President of the Constitutional Court
- Currently: Luz Pacheco [es]
- Since: 5 September 2024

= Constitutional Court of Peru =

Court interpreting the Constitution of Peru

The Peruvian Constitutional Court or Constitutional Tribunal is an independent constitutional agency of Peru that was established in the 1993 Constitution of Peru that was created during the government of Alberto Fujimori. The court's members are nominated by the Congress of Peru; these nominations sometimes lack transparency and are based on political favors that nominees can provide to legislators. Since May 2022, the Constitutional Court has been used to provide institutional strength to Fujimorists in Congress, according to IDL-Reporteros.

The court's historical headquarters are located in the city of Arequipa but its national operative headquarters are located in the capital city of Lima. The Constitutional Court is the highest organ of constitutional control and interpretation in the country. It is an autonomous and independent organ that is only bound by the Peruvian Constitution and its Organic Law – Law N° 28301.

==Functions==

The Constitutional Court is entrusted with upholding the principle of constitutional supremacy, against the laws or acts of state bodies that seek to undermine it and intervenes to restore respect for the Constitution in general and constitutional rights in particular. The Court is the one specialized organ that is responsible for this type of enforcement. It has the authority to review the adequacy of laws, draft laws and decrees of the executive, conducting a review of the constitutionality of such acts.

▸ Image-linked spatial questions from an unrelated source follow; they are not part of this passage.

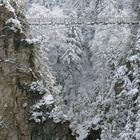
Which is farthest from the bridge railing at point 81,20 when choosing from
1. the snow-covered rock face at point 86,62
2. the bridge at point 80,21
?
the snow-covered rock face at point 86,62

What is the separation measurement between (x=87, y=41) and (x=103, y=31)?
2.16 meters

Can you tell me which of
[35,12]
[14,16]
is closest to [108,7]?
[35,12]

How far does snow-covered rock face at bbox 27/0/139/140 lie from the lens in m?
25.2

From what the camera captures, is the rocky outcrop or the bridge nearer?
the rocky outcrop

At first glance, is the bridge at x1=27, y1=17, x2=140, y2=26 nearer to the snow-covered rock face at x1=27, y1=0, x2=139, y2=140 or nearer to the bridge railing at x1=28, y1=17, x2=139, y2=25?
the bridge railing at x1=28, y1=17, x2=139, y2=25

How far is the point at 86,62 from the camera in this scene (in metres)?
32.2

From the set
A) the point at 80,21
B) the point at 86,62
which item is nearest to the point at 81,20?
the point at 80,21

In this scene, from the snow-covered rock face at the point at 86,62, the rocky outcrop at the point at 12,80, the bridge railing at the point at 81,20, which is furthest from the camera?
the bridge railing at the point at 81,20

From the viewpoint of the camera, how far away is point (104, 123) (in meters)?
24.7

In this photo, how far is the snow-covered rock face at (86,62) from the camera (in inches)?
993

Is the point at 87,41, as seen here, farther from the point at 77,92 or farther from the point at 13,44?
the point at 13,44

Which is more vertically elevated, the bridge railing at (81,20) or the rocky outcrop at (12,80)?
the bridge railing at (81,20)

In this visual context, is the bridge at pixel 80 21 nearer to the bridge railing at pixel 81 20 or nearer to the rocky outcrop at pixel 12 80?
the bridge railing at pixel 81 20

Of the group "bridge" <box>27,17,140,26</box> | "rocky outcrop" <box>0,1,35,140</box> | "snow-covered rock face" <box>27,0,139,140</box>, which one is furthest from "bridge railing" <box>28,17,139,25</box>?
"rocky outcrop" <box>0,1,35,140</box>
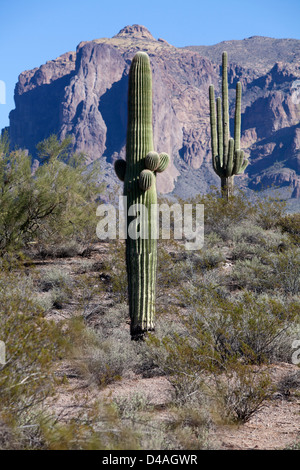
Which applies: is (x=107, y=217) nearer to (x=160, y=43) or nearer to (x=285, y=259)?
(x=285, y=259)

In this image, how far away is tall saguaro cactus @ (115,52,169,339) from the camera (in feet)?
22.7

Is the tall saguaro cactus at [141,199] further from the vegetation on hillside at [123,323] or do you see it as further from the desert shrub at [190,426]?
the desert shrub at [190,426]

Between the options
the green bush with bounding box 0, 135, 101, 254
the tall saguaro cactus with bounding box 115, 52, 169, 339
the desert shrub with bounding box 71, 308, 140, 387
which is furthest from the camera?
the green bush with bounding box 0, 135, 101, 254

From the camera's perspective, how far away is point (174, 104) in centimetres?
16162

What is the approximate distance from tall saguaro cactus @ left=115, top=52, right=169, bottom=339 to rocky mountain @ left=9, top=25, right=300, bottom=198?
339 feet

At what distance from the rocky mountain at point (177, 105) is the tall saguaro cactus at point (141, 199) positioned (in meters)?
103

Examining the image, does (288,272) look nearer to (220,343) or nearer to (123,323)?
(123,323)

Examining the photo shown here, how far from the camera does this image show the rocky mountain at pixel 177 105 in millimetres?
130750

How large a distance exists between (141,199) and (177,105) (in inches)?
6368

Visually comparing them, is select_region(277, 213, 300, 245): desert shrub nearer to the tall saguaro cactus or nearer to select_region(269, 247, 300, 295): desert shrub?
select_region(269, 247, 300, 295): desert shrub

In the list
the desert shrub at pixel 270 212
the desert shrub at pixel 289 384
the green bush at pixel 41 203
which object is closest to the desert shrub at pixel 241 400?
the desert shrub at pixel 289 384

According to Kelsen's model, the Constitutional Court acts as a negative legislator, lacking the power to make laws but with the power to repeal all or portions of the unconstitutional laws/acts. More recent theories argue that the task of the Constitutional Court strictly involves judicial functions and resolving constitutional disputes, which may include a review of the performance of the legislature, the protection of fundamental rights and the distribution of powers between the branches of government.

== Controversy ==

=== Seat nominations ===

Members of the United States Congress expressing concern about Constitutional Court nominees in a 2023 letter

Congress, which is primarily filled with opportunistic politicians that are not linked to Peruvian society, has attempted to manipulate court nominations in order to achieve political objectives. Legislators have attempted to nominate members of the Constitutional Court who would serve their political interests. In May 2022, six of seven members of the court were replaced by Congress in a process that lacked transparency according to Human Rights Watch. Following these nominations, the Constitutional Court began to serve on behalf of the Fujimorist interests within Congress.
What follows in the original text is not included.